Keras binary classification different dataset same prediction results

Question

I have 2 values for predict label, -1 or 1. The learning looks good with LSTM or with Dense, but the prediction is always the same with different predict datasets, changing the layers to Dense does not change the prediction, maybe I am doing something wrong.

Here is the code

// set up data arrays
float[,,] training_data = new float[training.Count(), 12, 200];
float[,,] testing_data = new float[testing.Count(), 12, 200];
float[,,] predict_data = new float[1, 12, 200];

IList<float> training_labels = new List<float>();
IList<float> testing_labels = new List<float>();

// Load Data and add to arrays
...
...

/////////////////////////
NDarray train_y = np.array(training_labels.ToArray());
NDarray train_x = np.array(training_data);

NDarray test_y = np.array(testing_labels.ToArray());
NDarray test_x = np.array(testing_data);

NDarray predict_x = np.array(predict_data);

train_y = Util.ToCategorical(train_y, 2);
test_y = Util.ToCategorical(test_y, 2);

//Build functional model
var model = new Sequential();

model.Add(new Input(shape: new Keras.Shape(12, 200)));
model.Add(new BatchNormalization());

model.Add(new LSTM(128, activation: "tanh", recurrent_activation: "sigmoid", return_sequences: false));            
model.Add(new Dropout(0.2));
model.Add(new Dense(32, activation: "relu"));            
model.Add(new Dense(2, activation: "softmax"));

model.Compile(optimizer: new SGD(), loss: "binary_crossentropy", metrics: new string[] { "accuracy" });
model.Summary();

var history = model.Fit(train_x, train_y, batch_size: 1, epochs: 1, verbose: 1, validation_data: new NDarray[] { test_x, test_y });

var score = model.Evaluate(test_x, test_y, verbose: 2);
Console.WriteLine($"Test loss: {score[0]}");
Console.WriteLine($"Test accuracy: {score[1]}");

NDarray predicted=model.Predict(predict_x, verbose: 2);
                    
Console.WriteLine($"Prediction: {predicted[0][0]*100}");
Console.WriteLine($"Prediction: {predicted[0][1]*100}");

And this is the ouput

    483/483 [==============================] 
    - 9s 6ms/step - loss: 0.1989 - accuracy: 0.9633 - val_loss: 0.0416 - val_accuracy: 1.0000
      4/4 - 0s - loss: 0.0416 - accuracy: 1.0000
    Test loss: 0.04155446216464043
    Test accuracy: 1
    1/1 - 0s

    Prediction: 0.0010418787496746518
    Prediction: 99.99896287918091

The same predict data used in ML.net gives a different results, but with ML.Net the accuracy is only 0.6, that's why I need a deep learning

M.Innat · Accepted Answer

I didn't have c# set up to reproduce your code. But I see one small issue that you may need to consider (not sure if this caused the trouble). According to your above code set up, I think you're using the wrong loss function for training. As you set,

Util.ToCategorical(train_y, 2);
model.Add(new Dense(2, activation: "softmax"));

Then your loss function should be 'categorical_crossentropy' and should be not 'binary_crossentropy'. Because, you transformed your labels (-1, 1) to a one-hot encoded vector and set softmax activation in your last layer.

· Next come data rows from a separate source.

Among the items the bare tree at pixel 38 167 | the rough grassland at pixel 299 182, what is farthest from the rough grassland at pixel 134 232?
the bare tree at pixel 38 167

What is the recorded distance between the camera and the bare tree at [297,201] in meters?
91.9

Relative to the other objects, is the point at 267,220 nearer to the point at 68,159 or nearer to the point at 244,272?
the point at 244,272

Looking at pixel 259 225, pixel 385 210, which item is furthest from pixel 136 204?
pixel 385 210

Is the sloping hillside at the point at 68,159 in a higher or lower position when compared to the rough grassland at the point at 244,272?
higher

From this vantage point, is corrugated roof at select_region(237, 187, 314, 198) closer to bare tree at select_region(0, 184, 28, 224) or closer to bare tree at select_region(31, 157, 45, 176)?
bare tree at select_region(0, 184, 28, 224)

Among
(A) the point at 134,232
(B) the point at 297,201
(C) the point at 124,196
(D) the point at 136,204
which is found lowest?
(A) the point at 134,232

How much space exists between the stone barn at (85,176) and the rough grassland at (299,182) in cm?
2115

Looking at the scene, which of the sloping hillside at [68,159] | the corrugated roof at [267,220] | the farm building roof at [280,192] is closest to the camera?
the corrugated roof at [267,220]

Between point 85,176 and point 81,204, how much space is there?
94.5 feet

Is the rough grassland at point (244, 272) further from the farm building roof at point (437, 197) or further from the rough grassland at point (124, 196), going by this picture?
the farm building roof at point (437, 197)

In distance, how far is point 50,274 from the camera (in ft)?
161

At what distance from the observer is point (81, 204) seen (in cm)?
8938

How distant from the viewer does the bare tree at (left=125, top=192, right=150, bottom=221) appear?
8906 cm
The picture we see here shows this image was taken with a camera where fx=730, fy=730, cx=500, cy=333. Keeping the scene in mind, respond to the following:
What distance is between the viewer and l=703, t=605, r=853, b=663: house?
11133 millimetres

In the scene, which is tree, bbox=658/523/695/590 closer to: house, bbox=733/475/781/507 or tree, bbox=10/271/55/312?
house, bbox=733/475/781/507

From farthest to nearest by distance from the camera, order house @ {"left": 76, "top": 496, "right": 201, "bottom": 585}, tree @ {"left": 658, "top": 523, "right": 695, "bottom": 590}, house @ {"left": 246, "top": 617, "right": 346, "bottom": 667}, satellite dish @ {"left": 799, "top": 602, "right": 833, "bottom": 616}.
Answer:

However, as you said, your labels are -1 and 1; so if you treat your problem as a binary classification problem, then the set up should be something like as follows:

# Util.ToCategorical(train_y, 2); # no transformation 
model.Add(new Dense(1, activation: "sigmoid"));
model.compile(..., loss: "binary_crossentropy" )

Reference.

Neural Network and Binary classification Guidance
Selecting loss and metrics for Tensorflow model

Update

Here I will give some working demo code for better understanding. But before that, here is one small note. Let's say, we have a training data set and labels start from < 0 or minus value, [-2, -1, 0, 1] for example. And to transform this integer value into a one-hot encoded vector, we can pick either tf.keras.utils.to_categorical or pd.get_dummies function. But a small difference between these two methods is, in tf..to_categorical, our integer label must start from 0; which is not in the case of pd.get_dummies, please check my other answers on this. Shortly,

np.random.randint(-1, 1, size=(80))
array([-1, -1,  0,  0,  0 .. ]

pd.get_dummies(a).astype('float32').values[:5] 
array([[1., 0.],
       [1., 0.],
       [0., 1.],
       [0., 1.],
       [0., 1.]], dtype=float32)

tf.keras.utils.to_categorical(a+1, num_classes = 2)[:5]
array([[1., 0.],
       [1., 0.],
       [0., 1.],
       [0., 1.],
       [0., 1.]], dtype=float32)

Okay, I'm giving now some working demo code.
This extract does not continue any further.